The Helianx soon found that their sheer physical size, which was not an issue when they were traveling in an out-of-the-body state, was so vastly different from almost all the species they met in their travels that it tended to make communication somewhat unrewarding. The very size of the Great Ship was enough to inhibit all but the most urbane of planetary envoys and there was little the Helianx could do to disguise their own appearance. The ship's translation devices, by reducing the volume and bandwidth used by the Helianx in non-telepathic mode, made sure that their complex soundings could be heard and understood by those envoys who had overcome their initial terror.

This disappointing tendency led to even greater efforts by the Helianx to soften the negative effects they had on those with whom they had managed to establish contact. After a few unfortunate encounters they repressed even more firmly the intensity of their desire to understand what had happened to their world, and how, in a benign Creation, such a thing might have been permitted to occur.

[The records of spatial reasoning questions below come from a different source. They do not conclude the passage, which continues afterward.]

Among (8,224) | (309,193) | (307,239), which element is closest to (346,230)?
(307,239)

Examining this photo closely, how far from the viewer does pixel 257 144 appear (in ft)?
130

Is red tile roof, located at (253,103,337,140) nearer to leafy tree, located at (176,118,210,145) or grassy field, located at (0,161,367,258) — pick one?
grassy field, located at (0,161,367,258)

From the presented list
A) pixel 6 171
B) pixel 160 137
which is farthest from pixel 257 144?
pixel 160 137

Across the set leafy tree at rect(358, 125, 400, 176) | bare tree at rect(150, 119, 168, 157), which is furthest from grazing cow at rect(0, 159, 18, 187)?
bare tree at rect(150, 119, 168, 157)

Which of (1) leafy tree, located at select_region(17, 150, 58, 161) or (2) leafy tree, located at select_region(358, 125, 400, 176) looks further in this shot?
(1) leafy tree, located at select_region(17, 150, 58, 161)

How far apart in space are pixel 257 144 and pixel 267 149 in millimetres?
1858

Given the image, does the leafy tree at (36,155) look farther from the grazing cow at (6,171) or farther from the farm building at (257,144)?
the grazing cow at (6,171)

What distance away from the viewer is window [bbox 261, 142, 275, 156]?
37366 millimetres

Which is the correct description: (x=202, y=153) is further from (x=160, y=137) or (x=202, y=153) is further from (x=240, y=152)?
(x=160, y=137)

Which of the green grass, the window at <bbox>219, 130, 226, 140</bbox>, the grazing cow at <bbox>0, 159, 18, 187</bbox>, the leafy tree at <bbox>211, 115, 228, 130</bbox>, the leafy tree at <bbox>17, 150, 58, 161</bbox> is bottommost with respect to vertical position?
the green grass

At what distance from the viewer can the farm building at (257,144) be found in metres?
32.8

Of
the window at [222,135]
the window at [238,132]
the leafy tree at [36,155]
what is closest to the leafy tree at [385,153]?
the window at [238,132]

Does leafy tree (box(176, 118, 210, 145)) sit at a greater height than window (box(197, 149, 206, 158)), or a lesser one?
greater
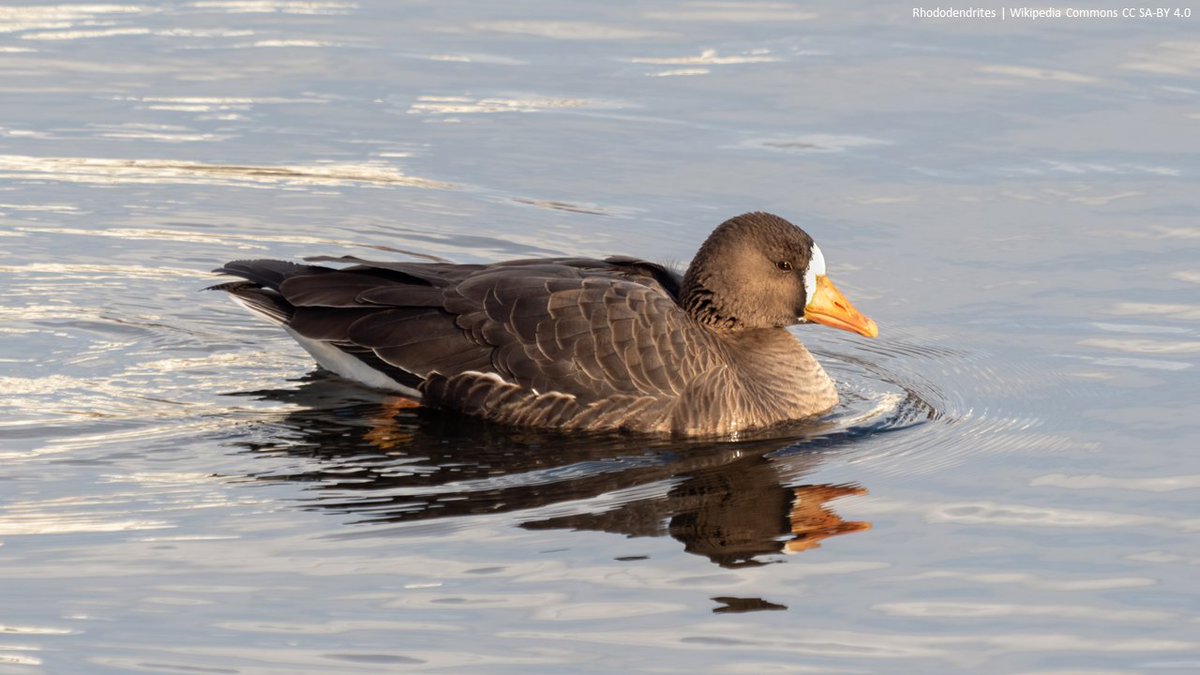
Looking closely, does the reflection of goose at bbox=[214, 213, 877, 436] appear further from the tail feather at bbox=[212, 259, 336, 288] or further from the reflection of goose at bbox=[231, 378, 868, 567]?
the reflection of goose at bbox=[231, 378, 868, 567]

They immersed themselves in the subtleties of those cosmologies that particularly intrigued them, giving themselves so selflessly to the task that their very sense of themselves--always somewhat tenuous, as with most telepathic species--gradually started to dissipate. Without quite realizing how it had taken place they found themselves less and less inclined to continue their explorations. The songs that issued from the computers had become increasingly mournful over time as the shape-of-things-to-come slowly formed within their prodigal circuitry.

As has been the case with many technologically savvy species, over time the Helianx had allowed themselves to become increasingly reliant on their sophisticated tools. So different from their simple lives on Womb Planet, this unfortunate dependence had led, in turn, to a further weakening in the life-force of the creatures.

All of which made it even more shocking when their computers finally predicted that their gelatinous bodies would not be able to survive the gravitational stresses of such a massive reversal in the space/time continuum.